start Task material

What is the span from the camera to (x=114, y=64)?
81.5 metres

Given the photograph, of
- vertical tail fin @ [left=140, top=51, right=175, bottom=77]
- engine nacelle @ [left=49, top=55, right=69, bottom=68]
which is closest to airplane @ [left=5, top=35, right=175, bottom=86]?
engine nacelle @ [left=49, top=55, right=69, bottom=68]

end Task material

__Exercise details__:
Everything in the listing above should be restated exactly.

__Right answer__:
What is the span from the camera to (x=114, y=64)?
81.5 metres

Given the photograph, of
- vertical tail fin @ [left=140, top=51, right=175, bottom=77]
- engine nacelle @ [left=49, top=55, right=69, bottom=68]
which is closest to airplane @ [left=5, top=35, right=175, bottom=86]?
engine nacelle @ [left=49, top=55, right=69, bottom=68]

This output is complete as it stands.